PROVIDED TEXT -
^^^^^^^^
I was very happy to hear that the Government Printing Office will be producing paper copies of the annual US Budget despite a White House announcement to go electronic only. Here is the GPO message sent out to FDLP-L today:

From: Announcements from the Federal Depository Library Program [GPO-FDLP-L@LISTSERV.ACCESS.GPO.GOV“>GPO-FDLP-L@LISTSERV.ACCESS.GPO.GOV] On Behalf Of FDLP Listserv
Sent: Thursday, January 10, 2008 12:03 PM
To: GPO-FDLP-L@LISTSERV.ACCESS.GPO.GOV“>GPO-FDLP-L@LISTSERV.ACCESS.GPO.GOV
Subject: Tangible Copies of the Budget of the United States Government

On January 9, 2008, Office of Management and Budget Director Jim Nussle announced that the Budget of the United States Government would be released in a web-only format for Fiscal Year 2009 on February 4th, 2008. Mr. Nussle cited the cost savings of such a move as the reason for the discontinuance of paper copies of the Budget.

GPO wishes to assure the members of the Federal Depository Library Program that we are committed to keeping the various Budget publications in printed format. To this end, OMB has agreed to provide GPO with files of the Budget documents that will be put to press for the purpose of dissemination to the public through the FDLP and Publication & Information Sales Program. We intend to ship these tangible copies of the Budget in conjunction with the February 4th internet release.

The class numbers, titles, and item numbers involved in this announcement by OMB are:

PREX 2.8: Budget of the United States Government; 0853
PREX 2.8/1: Budget of the United States Government; 0853-C
PREX 2.8/5: Analytical Perspectives; 0855-B
PREX 2.8/7: Budget Revisions; 0853
PREX 2.8/8: Historical Tables, Budget of the United States
Government; 0853

If you have questions, please use the GPO online help service at:
<http://www.gpoaccess.gov/help>.


Why is this good news? For several reasons:
 
Preservation - At this point in time, tangible formats are the only absolutely proven way to ensure something will be readable 100 years from now. LOCKSS and other technologies may eventually change this, but certainly in digital preservation still belongs to the future. And folks in 2109 will want to know how our government spent its money in 2009.
^^^^^^^^
RAW DATA -
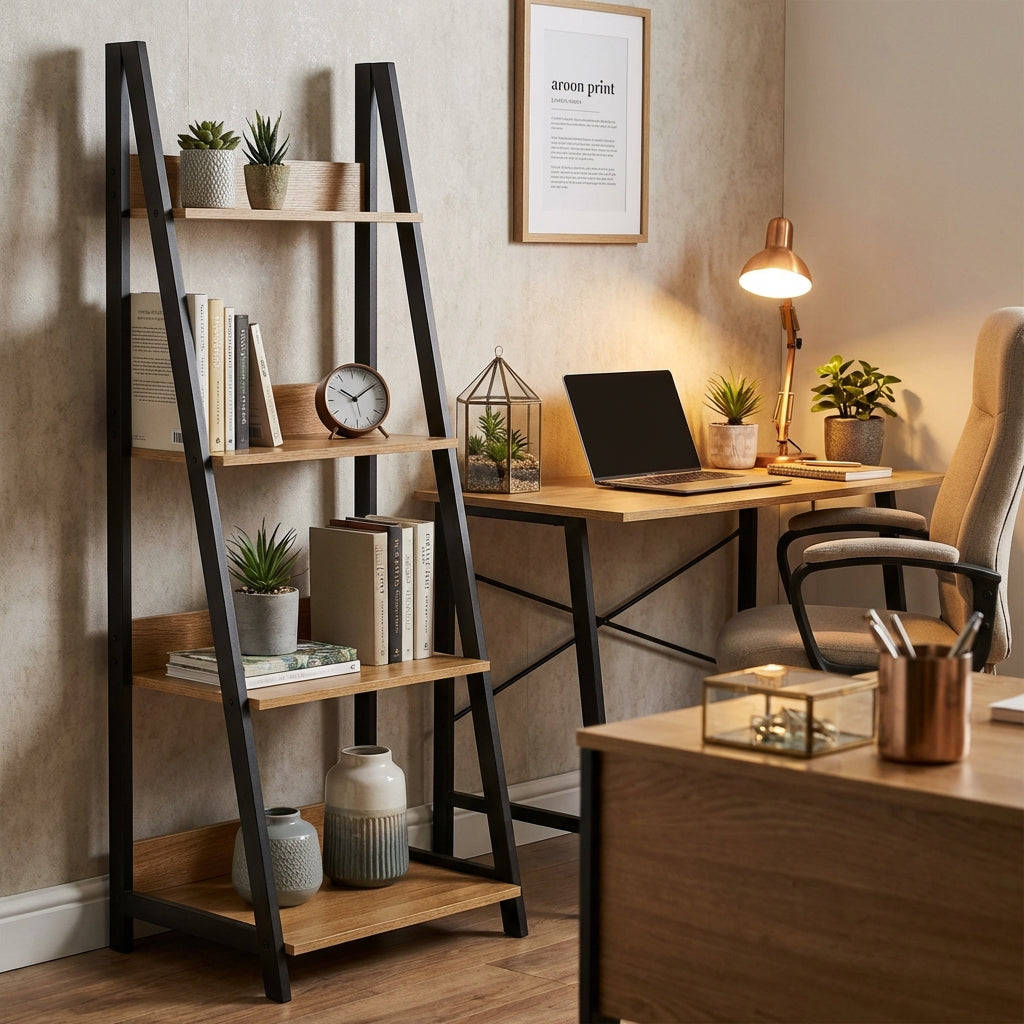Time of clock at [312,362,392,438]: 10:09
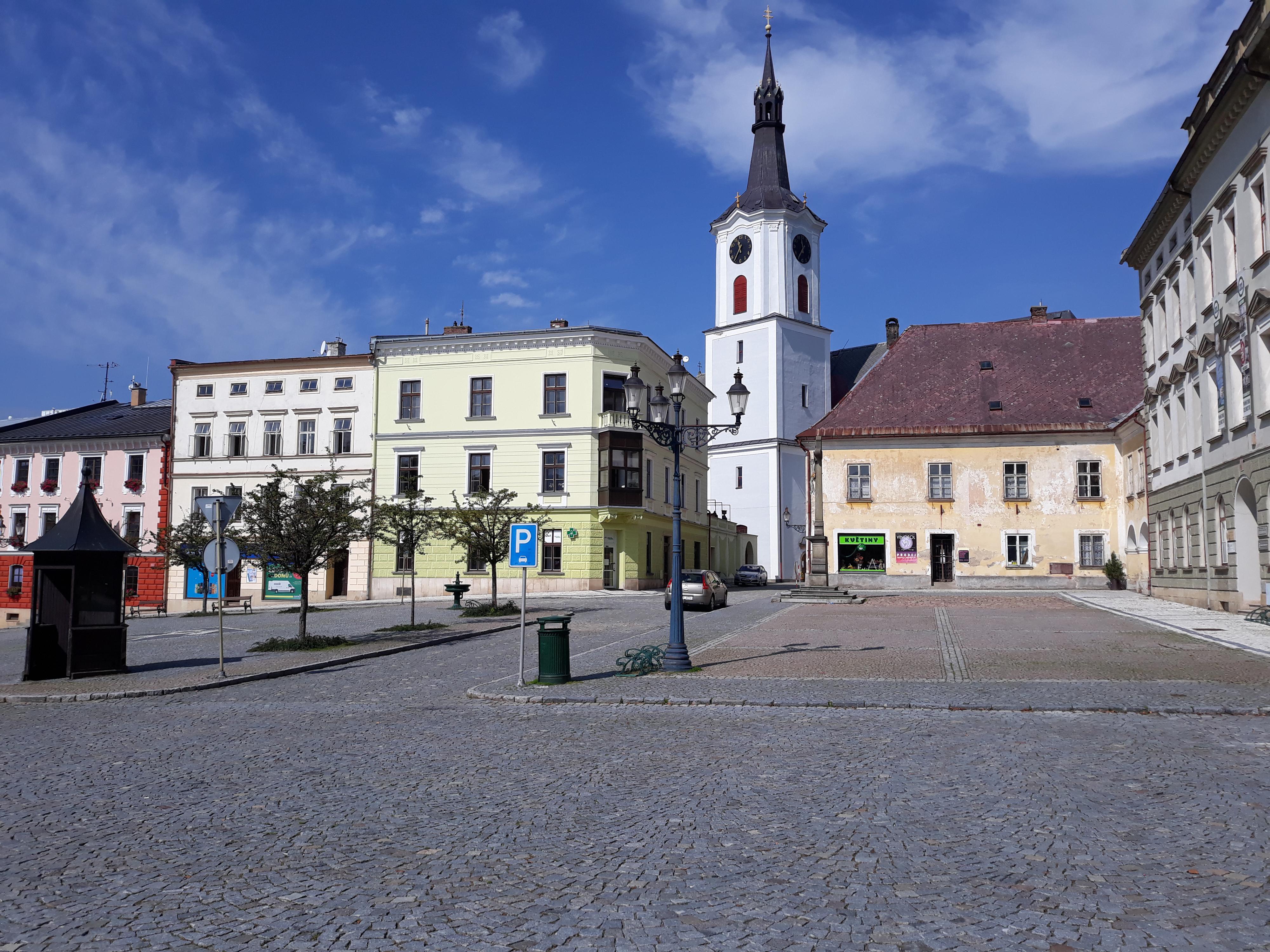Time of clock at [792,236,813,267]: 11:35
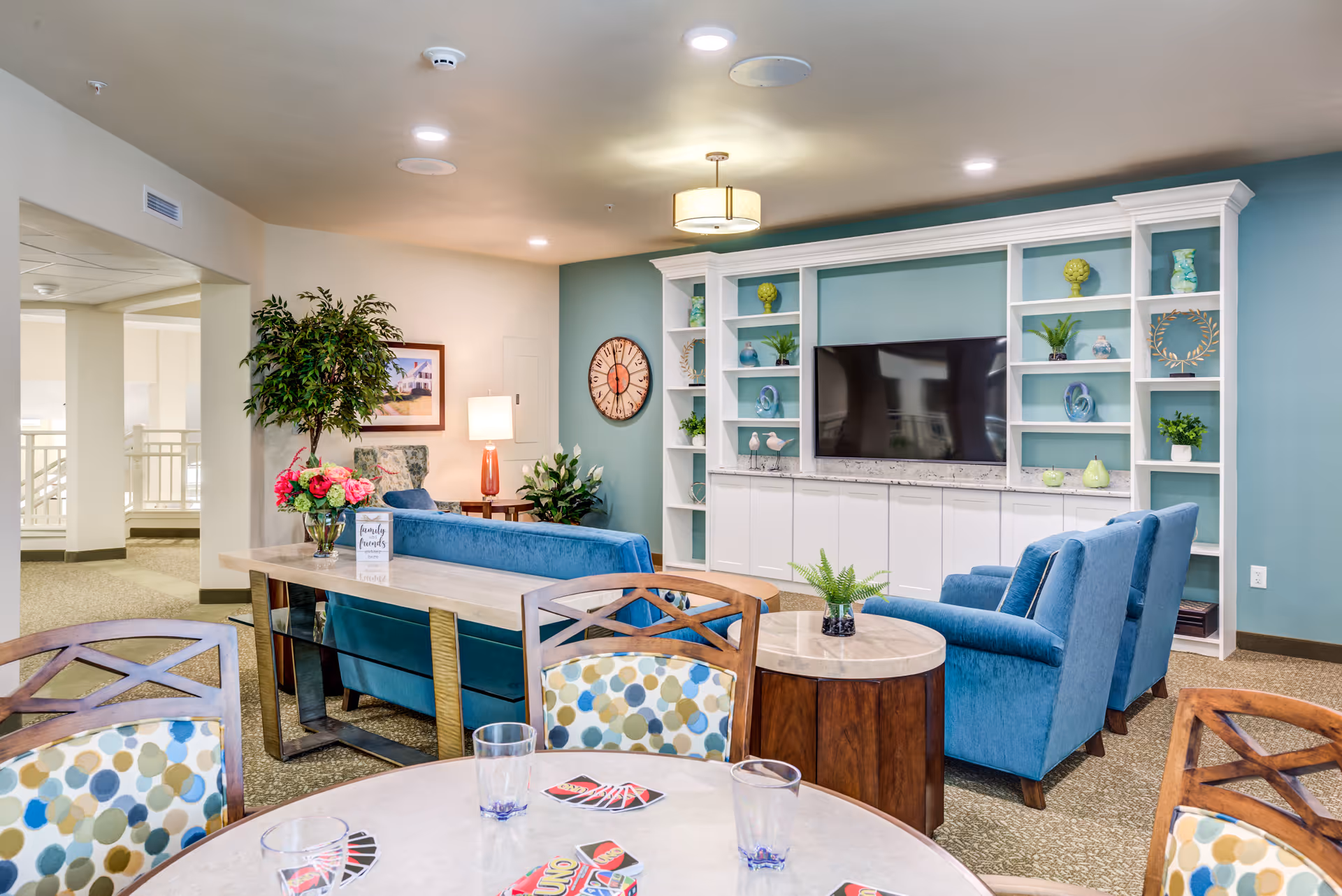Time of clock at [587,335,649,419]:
^^^^^^^^
TASKS FOR THIS EXERCISE -
**a)** In the Budget post, update the passage that begins at the words "If you have" and ends after "money in 2009.", replacing "tangible formats" with "printed formats".
**b)** Answer these questions from the Budget post:
(i) Who announced that the Budget would be released in a web-only format?
(ii) On what date was the internet release of the Budget set to take place?
(iii) What item number is listed for Analytical Perspectives?

THE ANSWERS -
**a)**
If you have questions, please use the GPO online help service at:
<http://www.gpoaccess.gov/help>.


Why is this good news? For several reasons:
 
Preservation - At this point in time, printed formats are the only absolutely proven way to ensure something will be readable 100 years from now. LOCKSS and other technologies may eventually change this, but certainly in digital preservation still belongs to the future. And folks in 2109 will want to know how our government spent its money in 2009.

**b)**
(i) Office of Management and Budget Director Jim Nussle
(ii) February 4th, 2008
(iii) 0855-B